ブラッド・デロング 「農奴制にまつわる謎」(2015年11月21日)

農奴制が成立したのは、「土地」が豊富な一方で「労働」が稀少なせいで、賃金が吊り上がって最低限の衣食住を賄(まかな)うのに必要な水準を大きく上回った結果?
画像の出典:https://www.photo-ac.com/main/detail/4213313

クルーグマン(Paul Krugman)が2003年に物(もの)しているこちらのエッセイより。

・・・(略)・・・エブセイ・ドーマー(Evsey Domar)によると、農奴制は(14世紀半ばに)黒死病が流行する前からもう衰退していたという。その理由は、黒死病が流行するまでのヨーロッパでは、人口の増加によって賃金が生存するのにギリギリの水準にまで下がる「マルサスの限界点」に迫りつつあったからだという。その理屈でいくと、黒死病のせいで人口が急減して「マルサスの限界点」から遠ざかる(労働が稀少になって賃金に上昇圧力がかかる)や、農奴制が復活・・・ってなりそうなものだが、そうはならなかった。なぜなんだろう?
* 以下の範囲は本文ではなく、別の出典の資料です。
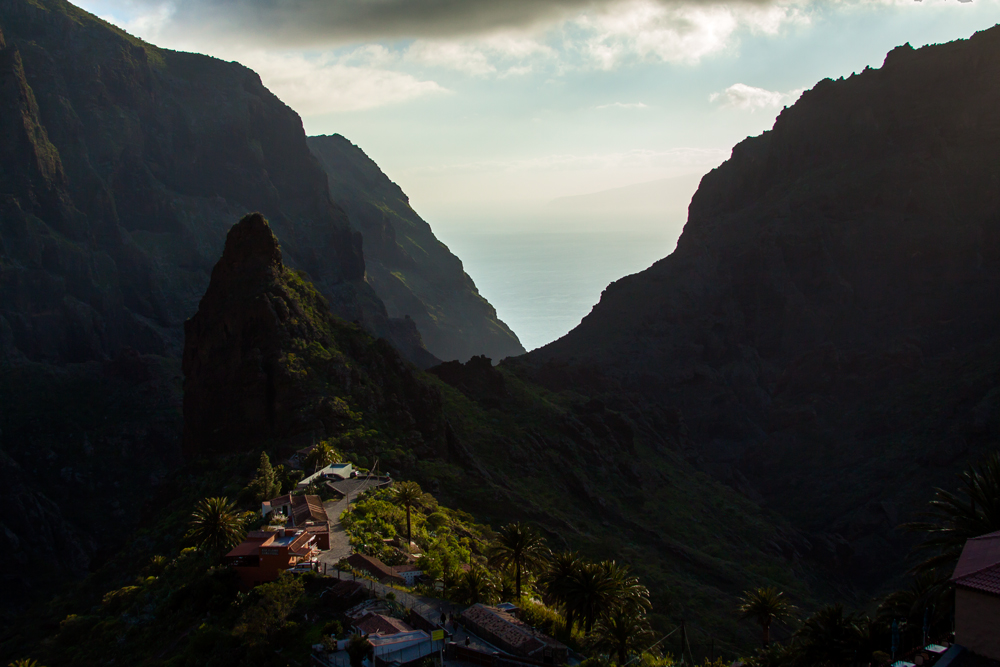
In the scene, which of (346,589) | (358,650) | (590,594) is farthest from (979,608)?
(346,589)

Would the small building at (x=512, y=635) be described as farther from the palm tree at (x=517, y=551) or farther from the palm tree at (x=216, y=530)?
the palm tree at (x=216, y=530)

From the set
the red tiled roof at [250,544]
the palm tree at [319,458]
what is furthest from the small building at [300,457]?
the red tiled roof at [250,544]

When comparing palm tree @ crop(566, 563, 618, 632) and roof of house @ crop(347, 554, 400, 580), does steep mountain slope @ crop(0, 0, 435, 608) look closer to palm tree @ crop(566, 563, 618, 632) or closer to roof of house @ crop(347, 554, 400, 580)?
roof of house @ crop(347, 554, 400, 580)

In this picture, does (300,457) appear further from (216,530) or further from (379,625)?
(379,625)

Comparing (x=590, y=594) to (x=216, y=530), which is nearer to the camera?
(x=590, y=594)

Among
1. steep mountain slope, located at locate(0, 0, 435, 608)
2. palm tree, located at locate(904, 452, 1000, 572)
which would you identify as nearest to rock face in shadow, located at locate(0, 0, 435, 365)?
steep mountain slope, located at locate(0, 0, 435, 608)
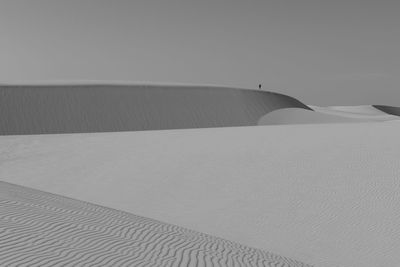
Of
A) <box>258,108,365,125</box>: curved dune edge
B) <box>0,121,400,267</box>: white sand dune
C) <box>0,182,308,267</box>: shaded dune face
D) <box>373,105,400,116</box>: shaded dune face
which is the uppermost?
<box>0,182,308,267</box>: shaded dune face

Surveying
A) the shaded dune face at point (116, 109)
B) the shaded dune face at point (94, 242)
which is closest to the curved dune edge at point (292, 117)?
the shaded dune face at point (116, 109)

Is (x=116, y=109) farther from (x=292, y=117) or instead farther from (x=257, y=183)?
(x=257, y=183)

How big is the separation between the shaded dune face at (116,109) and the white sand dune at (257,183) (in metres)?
15.4

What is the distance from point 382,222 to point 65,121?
3232 centimetres

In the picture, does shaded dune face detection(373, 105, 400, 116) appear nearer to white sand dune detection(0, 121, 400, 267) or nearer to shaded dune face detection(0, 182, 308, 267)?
white sand dune detection(0, 121, 400, 267)

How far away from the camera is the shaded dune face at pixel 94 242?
510 cm

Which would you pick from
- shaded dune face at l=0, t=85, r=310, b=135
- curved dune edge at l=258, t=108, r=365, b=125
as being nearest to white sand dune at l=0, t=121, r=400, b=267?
shaded dune face at l=0, t=85, r=310, b=135

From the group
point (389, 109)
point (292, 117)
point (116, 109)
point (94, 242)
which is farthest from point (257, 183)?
point (389, 109)

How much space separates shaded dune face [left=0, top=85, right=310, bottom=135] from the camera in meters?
38.0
ドーマーが拠り所(よりどころ)にしたのは、ロシアの歴史についての彼なりの知識だった。ドーマーは、ロシアにおいて農奴制が成立したのがいつなのかをよく知っていた。それはいつかというと、中世の暗黒時代にまで遡れる・・・わけじゃなくて、16世紀だ。ロシア帝国が草原地帯にまで版図を拡大し始めたのとちょうど同じ頃だ。ロシアで農奴制が成立したのがそのタイミングだったのは、なぜなんだろう?
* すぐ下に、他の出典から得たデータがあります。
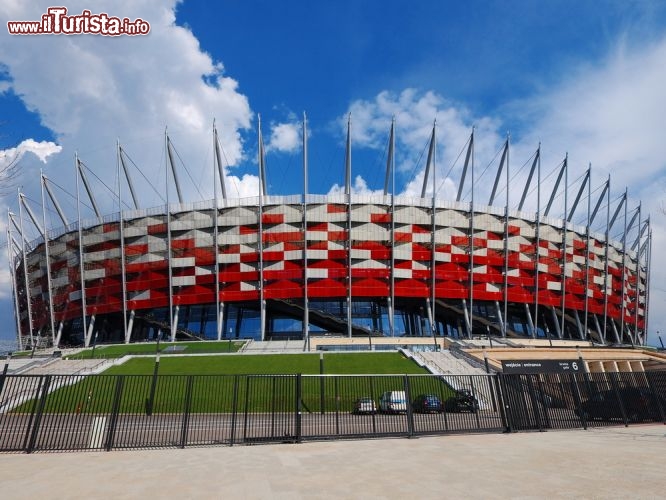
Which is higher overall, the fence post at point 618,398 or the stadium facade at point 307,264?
the stadium facade at point 307,264

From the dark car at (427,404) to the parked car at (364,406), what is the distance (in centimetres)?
148

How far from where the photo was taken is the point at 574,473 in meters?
9.02

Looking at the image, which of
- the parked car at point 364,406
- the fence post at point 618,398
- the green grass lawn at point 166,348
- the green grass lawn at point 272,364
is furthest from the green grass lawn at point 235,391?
the green grass lawn at point 166,348

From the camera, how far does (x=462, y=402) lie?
56.0 ft

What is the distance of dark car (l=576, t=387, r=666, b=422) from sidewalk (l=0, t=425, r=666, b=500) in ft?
16.0

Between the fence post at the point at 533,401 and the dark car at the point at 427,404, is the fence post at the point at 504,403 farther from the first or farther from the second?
the dark car at the point at 427,404

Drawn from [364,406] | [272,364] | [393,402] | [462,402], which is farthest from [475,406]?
→ [272,364]

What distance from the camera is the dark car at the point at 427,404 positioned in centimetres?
1667

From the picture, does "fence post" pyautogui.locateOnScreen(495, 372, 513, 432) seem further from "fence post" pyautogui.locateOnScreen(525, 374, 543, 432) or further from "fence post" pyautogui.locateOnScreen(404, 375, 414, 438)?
"fence post" pyautogui.locateOnScreen(404, 375, 414, 438)

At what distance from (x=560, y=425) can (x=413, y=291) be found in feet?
179

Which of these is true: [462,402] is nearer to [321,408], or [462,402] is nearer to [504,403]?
[504,403]

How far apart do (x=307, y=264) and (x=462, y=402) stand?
2158 inches

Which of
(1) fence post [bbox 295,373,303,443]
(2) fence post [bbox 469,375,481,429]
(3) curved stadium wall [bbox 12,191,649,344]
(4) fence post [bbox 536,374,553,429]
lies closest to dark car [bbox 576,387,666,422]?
(4) fence post [bbox 536,374,553,429]

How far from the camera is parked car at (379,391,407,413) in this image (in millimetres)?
16625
ドーマーは、シンプルだが強力な閃(ひらめ)きを得た。「自由な」労働者(農民)に支払わねばならない賃金が最低限の衣食住を賄(まかな)うのに必要な水準を大きく上回らない限りは、労働者(農民)を奴隷(農奴)にしたって無駄だ(得るものがない)というのがそれだ。

次のような例を想像してみるとしよう。まだ工業化が進んでいなくて(農耕が主体の社会で)、ごく限られた土地に大勢の人間がひしめき合っている。「労働」は豊富な一方で、「土地」は稀少なわけだ。そのせいで、労働の限界生産性――つまりは、競争的な市場で労働者に支払われる実質賃金――が生存するのにギリギリの水準とそう変わらないとしよう。そんな状況で、人間に対する所有権――奴隷制(農奴制)――を確立するために躍起になる必要なんてあるだろうか? というのも、「自由な」労働者を雇い入れるのも、奴隷を養うのも、地主(領主)にとってはコスト的に変わりはないのだから。1300年までのヨーロッパがまさに同じような状況に置かれていた。ヨーロッパで1300年までに農奴制が衰退したのは、人間に対する所有権を確立したところで得るものがなかったからこそなのだ。
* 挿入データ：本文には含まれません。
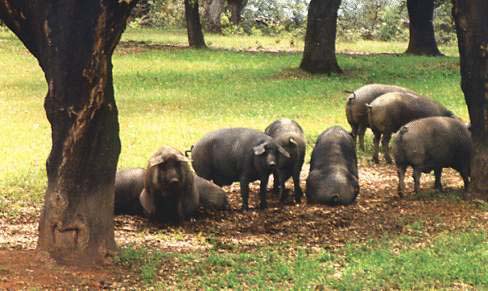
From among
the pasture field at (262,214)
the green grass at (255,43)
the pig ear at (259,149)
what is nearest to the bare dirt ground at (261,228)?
the pasture field at (262,214)

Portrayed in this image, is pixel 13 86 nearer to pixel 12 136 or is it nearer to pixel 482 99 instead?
pixel 12 136

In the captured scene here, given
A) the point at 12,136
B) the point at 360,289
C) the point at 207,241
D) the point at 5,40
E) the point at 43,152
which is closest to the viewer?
the point at 360,289

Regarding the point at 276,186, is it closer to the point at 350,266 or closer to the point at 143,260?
the point at 350,266

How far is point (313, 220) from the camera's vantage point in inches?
484

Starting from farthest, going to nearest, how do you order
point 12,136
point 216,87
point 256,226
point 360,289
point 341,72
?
point 341,72 → point 216,87 → point 12,136 → point 256,226 → point 360,289

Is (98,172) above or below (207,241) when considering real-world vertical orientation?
above

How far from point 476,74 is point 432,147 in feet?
3.98

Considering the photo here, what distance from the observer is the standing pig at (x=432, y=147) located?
13.4 meters

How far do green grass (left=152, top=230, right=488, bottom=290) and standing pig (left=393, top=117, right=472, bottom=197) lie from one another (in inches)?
105

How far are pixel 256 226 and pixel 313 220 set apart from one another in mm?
749

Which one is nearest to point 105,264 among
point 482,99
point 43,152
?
point 482,99

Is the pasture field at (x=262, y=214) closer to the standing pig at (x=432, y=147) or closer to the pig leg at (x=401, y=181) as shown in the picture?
the pig leg at (x=401, y=181)

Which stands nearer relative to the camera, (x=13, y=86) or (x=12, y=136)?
(x=12, y=136)

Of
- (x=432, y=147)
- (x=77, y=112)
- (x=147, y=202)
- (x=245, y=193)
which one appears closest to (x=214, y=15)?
(x=432, y=147)
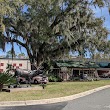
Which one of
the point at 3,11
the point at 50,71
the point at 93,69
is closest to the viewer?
the point at 3,11

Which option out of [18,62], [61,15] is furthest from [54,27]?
[18,62]

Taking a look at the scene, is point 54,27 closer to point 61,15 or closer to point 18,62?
point 61,15

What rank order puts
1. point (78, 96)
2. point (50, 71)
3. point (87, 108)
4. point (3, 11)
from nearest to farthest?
point (87, 108)
point (78, 96)
point (3, 11)
point (50, 71)

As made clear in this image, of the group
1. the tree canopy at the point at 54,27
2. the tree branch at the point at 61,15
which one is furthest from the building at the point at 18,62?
the tree branch at the point at 61,15

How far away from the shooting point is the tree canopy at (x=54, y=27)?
3481cm

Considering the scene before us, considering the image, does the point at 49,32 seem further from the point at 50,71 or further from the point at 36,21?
the point at 50,71

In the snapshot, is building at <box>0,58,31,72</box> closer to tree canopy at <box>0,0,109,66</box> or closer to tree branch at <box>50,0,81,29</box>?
tree canopy at <box>0,0,109,66</box>

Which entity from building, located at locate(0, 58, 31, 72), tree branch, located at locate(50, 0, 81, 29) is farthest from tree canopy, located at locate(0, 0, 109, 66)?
building, located at locate(0, 58, 31, 72)

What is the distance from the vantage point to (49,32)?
3550cm

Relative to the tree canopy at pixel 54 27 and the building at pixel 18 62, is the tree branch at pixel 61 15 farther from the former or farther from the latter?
the building at pixel 18 62

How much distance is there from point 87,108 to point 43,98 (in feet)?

さて、何らかの理由で、「土地」が豊富になる一方で、「労働」が稀少になったとしたら、どうなるだろうか? 稀少な労働をめぐって地主の間で人材獲得競争が起きる。その結果として、「自由な」労働者の賃金が吊り上がる。そこで、支配階級はどうにかして農民たち――「自由な」労働者たち―――を縛り付けようとする。農民たちが生活水準の向上を要求するのを何とかして退(しりぞ)けようとする。ロシアで何もかもを変えたのは、火器だった。軍事力が高まったおかげで、草原地帯の遊牧民なんてもう恐れるべき相手じゃなくなり、ウクライナの肥沃な土地を手に入れるチャンスが生まれたのだ。すなわち、使える「土地」がたちまち豊富になったのだ。農民たちがこの機に乗じるのをどうにかして防ごうとして(農民たちに高い賃金を支払うのをどうにかして避けようとして)生まれたのが農奴制だったわけだ(私の勘違いじゃなければ、農奴になるのを潔(いさぎよ)しとしなかった勇猛な連中が独自の共同体を作り上げて、コサックになったのだった)。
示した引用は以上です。